→ **Requirement 1**
Copy the rows word for word, the stretch from the line that contains "Which object in" through the end of the rows, including both ends.

→ **Reading text**
Amidst the pomp and heraldry surrounding the bicentenary of Kolkata’s Presidency/Hindu College in 2017, the bicentenary of the Calcutta School Book Society has gone virtually unnoticed.
At a time when Baptist missionaries were setting up an English schools system in Bengal’s Hooghly district, a need was felt for textbooks that could be used in the new classrooms.
The Calcutta School Book Society was set up in direct response to this need in 1817 but with one crucial difference from the missionary curricula: it would be “no part of its design…to furnish religious books”. In other words, the Calcutta School Book Society proposed a modern, secular pedagogy, perhaps the first of its kind in the world.
Predictably, the Calcutta School Book Society’s first publications were in the field of arithmetic, geography and astronomy. But of all its early productions, perhaps the most engaging was a series titled Pashwabali or Animal Biography that debuted in 1822. Each number would be a slim volume on an animal, fronted by an illustration of the said animal.
This sounds unremarkable, but the first-ever illustrated book in Bengali, an edition of Annadamangal, had been published only six years ago, in 1816. The block-makers who plied their trade in Calcutta at that time could perhaps produce almanac-style artwork, but could they draw a lion or a rhinoceros?
It is at this point that a certain John Lawson steps into the breach. Lawson had arrived in Calcutta in 1813, hoping to make himself useful to the Baptist William Carey in Serampore. But he had been promptly arrested, along with his associates, by officials of the East India Company, who were paranoid about missionaries operating in their bailiwick.
Carey sent one of his brethren, Joshua Marshman, to intercede on behalf of Lawson, and after a series of negotiations too Byzantine to relate here, Marshman was able to secure the release of Lawson, on the plea that he would be required to design movable metal type for the New Testament to be printed in Chinese from Serampore. (This did happen eventually, but that is another story).

→ **Requirement 2**
Repeat the stretch of the text on the Calcutta School Book Society from "At a time when" through "the new classrooms." word for word.

→ **Material to process**
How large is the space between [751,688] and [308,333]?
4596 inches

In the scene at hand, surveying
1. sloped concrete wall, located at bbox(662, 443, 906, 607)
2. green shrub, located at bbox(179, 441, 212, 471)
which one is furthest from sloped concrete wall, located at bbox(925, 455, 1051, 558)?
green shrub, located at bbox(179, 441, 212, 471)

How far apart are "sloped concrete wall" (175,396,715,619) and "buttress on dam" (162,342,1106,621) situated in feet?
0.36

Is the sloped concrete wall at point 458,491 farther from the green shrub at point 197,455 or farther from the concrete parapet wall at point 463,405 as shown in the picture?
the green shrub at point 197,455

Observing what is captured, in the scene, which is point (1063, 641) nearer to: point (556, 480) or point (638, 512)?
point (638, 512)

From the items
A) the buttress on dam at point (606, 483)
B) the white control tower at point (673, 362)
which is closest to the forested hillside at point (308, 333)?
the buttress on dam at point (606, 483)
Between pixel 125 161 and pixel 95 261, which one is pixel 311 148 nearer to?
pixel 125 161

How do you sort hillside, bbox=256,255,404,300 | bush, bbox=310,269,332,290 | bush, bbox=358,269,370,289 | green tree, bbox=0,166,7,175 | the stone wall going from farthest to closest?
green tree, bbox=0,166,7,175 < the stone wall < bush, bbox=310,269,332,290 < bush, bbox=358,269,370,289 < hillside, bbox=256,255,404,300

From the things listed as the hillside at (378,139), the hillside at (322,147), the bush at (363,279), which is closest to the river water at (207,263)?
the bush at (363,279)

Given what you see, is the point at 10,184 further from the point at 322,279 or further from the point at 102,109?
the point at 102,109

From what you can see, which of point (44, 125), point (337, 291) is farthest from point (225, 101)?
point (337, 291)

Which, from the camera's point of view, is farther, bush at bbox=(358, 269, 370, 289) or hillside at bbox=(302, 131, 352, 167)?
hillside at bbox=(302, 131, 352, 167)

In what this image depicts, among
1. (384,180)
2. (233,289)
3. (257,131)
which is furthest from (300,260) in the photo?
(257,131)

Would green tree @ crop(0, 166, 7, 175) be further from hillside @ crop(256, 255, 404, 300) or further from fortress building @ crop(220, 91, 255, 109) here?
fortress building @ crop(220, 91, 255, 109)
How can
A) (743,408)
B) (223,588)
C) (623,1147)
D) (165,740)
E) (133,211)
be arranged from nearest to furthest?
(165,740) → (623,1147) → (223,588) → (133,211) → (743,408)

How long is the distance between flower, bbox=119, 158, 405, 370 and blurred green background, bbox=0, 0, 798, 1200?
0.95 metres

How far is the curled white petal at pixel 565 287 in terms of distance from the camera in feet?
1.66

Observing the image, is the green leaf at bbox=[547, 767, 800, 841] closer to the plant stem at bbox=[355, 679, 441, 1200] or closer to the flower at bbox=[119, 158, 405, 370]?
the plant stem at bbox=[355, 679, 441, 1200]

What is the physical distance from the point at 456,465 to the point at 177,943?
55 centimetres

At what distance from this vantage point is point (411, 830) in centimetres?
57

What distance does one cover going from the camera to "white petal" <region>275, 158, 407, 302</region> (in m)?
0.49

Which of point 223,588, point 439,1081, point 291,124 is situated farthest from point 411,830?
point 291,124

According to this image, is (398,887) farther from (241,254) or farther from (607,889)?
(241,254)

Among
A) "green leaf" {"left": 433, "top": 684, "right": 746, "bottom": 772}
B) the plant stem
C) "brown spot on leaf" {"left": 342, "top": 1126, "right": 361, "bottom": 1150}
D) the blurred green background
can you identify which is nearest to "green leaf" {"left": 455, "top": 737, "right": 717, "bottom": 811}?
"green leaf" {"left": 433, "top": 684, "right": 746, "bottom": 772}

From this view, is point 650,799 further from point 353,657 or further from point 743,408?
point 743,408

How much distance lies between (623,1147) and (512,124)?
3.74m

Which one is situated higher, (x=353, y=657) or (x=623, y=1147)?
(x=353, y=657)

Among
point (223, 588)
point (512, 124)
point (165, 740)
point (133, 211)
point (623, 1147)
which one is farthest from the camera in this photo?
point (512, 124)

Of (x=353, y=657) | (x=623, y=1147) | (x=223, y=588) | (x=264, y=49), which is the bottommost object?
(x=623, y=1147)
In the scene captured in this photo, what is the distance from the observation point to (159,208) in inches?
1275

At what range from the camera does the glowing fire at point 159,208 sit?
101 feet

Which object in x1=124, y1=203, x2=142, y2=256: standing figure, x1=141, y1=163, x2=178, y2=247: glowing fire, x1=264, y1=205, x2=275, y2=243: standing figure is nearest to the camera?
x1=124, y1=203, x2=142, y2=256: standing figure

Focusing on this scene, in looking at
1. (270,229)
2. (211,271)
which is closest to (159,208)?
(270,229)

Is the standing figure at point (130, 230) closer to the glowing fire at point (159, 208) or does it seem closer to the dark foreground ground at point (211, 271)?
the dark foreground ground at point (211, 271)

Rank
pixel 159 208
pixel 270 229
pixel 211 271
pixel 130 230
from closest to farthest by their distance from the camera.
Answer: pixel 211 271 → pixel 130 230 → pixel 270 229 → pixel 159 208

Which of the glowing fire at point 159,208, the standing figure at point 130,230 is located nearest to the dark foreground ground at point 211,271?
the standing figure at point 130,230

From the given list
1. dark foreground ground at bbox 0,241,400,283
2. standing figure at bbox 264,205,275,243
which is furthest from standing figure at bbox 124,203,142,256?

→ **Task solution 1**
Which object in x1=124, y1=203, x2=142, y2=256: standing figure, x1=141, y1=163, x2=178, y2=247: glowing fire, x1=264, y1=205, x2=275, y2=243: standing figure is nearest to the camera?
x1=124, y1=203, x2=142, y2=256: standing figure

Focusing on this scene, in looking at
1. (270,229)
2. (211,271)
which is closest to (159,208)?
(270,229)

Is the standing figure at point (130, 230) closer to the glowing fire at point (159, 208) or does it seem closer to the dark foreground ground at point (211, 271)?
the dark foreground ground at point (211, 271)

Rank
pixel 159 208
pixel 270 229
pixel 211 271
pixel 130 230
from closest to farthest by their distance from the camera.
Answer: pixel 211 271 → pixel 130 230 → pixel 270 229 → pixel 159 208

Which of the glowing fire at point 159,208, the standing figure at point 130,230 is located nearest to the dark foreground ground at point 211,271?
the standing figure at point 130,230

From the given list
1. dark foreground ground at bbox 0,241,400,283
2. standing figure at bbox 264,205,275,243
which is furthest from standing figure at bbox 124,203,142,256?

→ **Task solution 2**
At a time when Baptist missionaries were setting up an English schools system in Bengal’s Hooghly district, a need was felt for textbooks that could be used in the new classrooms.